---------- SOURCE MATERIAL
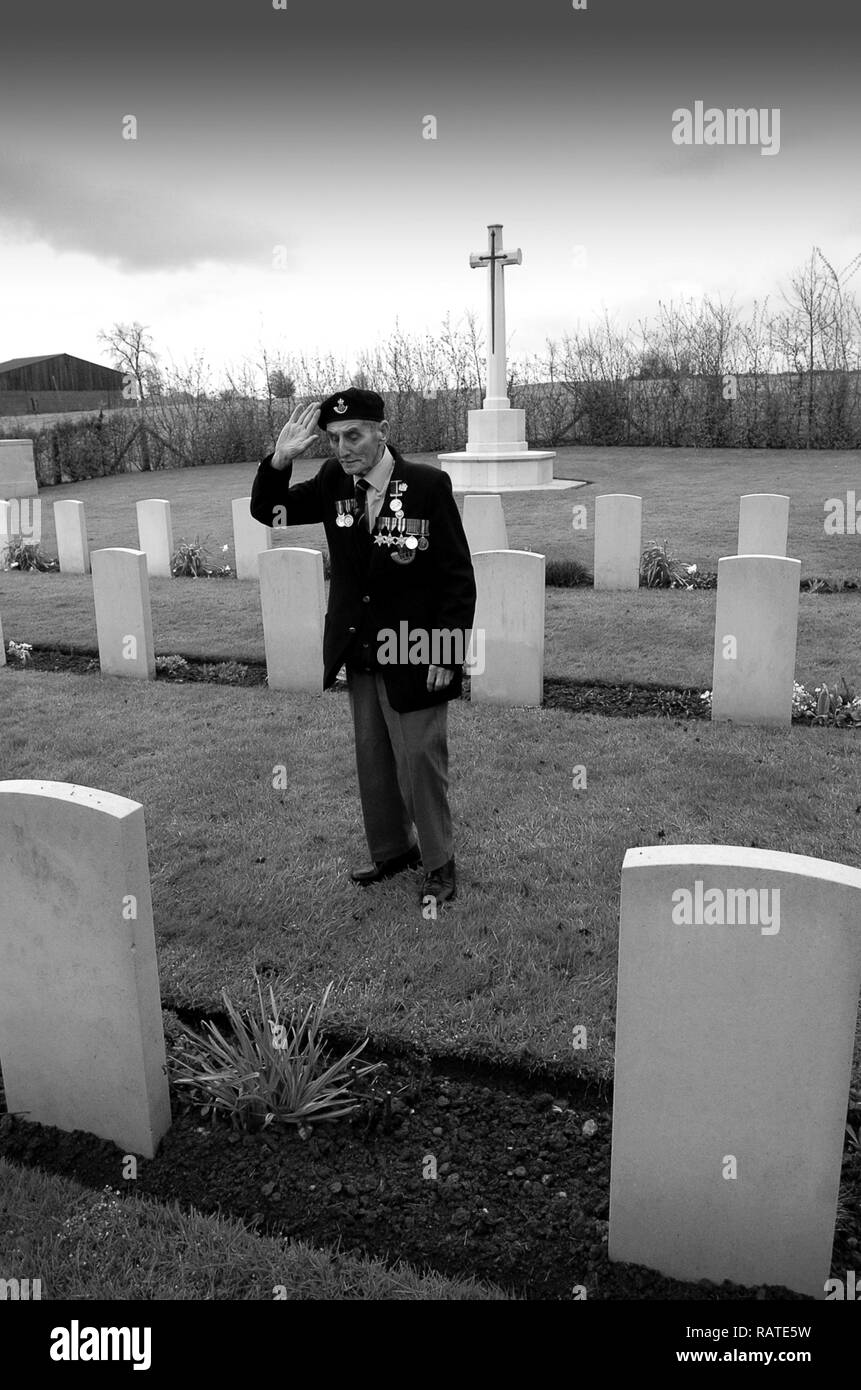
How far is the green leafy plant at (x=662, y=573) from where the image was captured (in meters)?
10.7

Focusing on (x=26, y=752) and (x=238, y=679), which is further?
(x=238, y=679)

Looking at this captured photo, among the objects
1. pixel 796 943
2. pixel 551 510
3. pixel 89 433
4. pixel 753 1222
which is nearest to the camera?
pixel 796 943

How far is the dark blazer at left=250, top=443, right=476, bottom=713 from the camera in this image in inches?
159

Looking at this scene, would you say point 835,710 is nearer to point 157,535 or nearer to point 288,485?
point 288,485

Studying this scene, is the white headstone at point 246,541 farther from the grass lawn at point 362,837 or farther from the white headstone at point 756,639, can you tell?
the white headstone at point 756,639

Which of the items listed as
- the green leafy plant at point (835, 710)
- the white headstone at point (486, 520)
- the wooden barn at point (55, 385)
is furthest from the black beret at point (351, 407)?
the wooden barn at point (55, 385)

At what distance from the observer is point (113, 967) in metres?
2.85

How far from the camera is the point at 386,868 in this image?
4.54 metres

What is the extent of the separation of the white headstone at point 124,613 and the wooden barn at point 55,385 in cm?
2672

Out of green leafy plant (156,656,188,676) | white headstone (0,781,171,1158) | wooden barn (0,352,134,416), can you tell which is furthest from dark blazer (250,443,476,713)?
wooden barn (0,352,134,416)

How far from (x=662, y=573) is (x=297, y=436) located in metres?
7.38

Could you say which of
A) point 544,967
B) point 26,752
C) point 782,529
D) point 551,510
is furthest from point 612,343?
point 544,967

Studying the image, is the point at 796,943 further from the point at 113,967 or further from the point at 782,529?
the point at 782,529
--------------------
--- AIM OF THE EXERCISE ---
Transcribe the material exactly, leaving every picture out.

--- RESPONSE BELOW ---
How far is the green leafy plant at (x=662, y=573) from where the image was captured (in meters)?
10.7

Focusing on (x=26, y=752) and (x=238, y=679), which is further?
(x=238, y=679)

Looking at this captured photo, among the objects
1. pixel 796 943
2. pixel 551 510
3. pixel 89 433
4. pixel 753 1222
which is nearest to the camera?
pixel 796 943

How far is the dark blazer at left=250, top=443, right=476, bottom=713 from the camera in this image in inches?
159

Looking at this scene, would you say point 835,710 is nearer to point 157,535 or nearer to point 288,485?
point 288,485

Studying this scene, is the white headstone at point 246,541 farther from the grass lawn at point 362,837 or farther from the white headstone at point 756,639, can you tell?
the white headstone at point 756,639

Which of the items listed as
- the green leafy plant at point (835, 710)
- the white headstone at point (486, 520)
- the wooden barn at point (55, 385)
is furthest from the black beret at point (351, 407)?
the wooden barn at point (55, 385)

At what distance from the observer is point (113, 967) in metres?
2.85

How far from the camera is the point at 386,868 in this image?
4.54 metres

What is the extent of the separation of the white headstone at point 124,613 and the wooden barn at point 55,385 in cm?
2672

Out of green leafy plant (156,656,188,676) | white headstone (0,781,171,1158) | wooden barn (0,352,134,416), can you tell which is furthest from dark blazer (250,443,476,713)?
wooden barn (0,352,134,416)

How far from (x=662, y=573) is (x=297, y=436) located in metres?
7.38

Could you say which of
A) point 544,967
B) point 26,752
C) point 782,529
D) point 551,510
is furthest from point 612,343?
point 544,967

Studying the image, is the point at 796,943 further from the point at 113,967 or further from the point at 782,529?
the point at 782,529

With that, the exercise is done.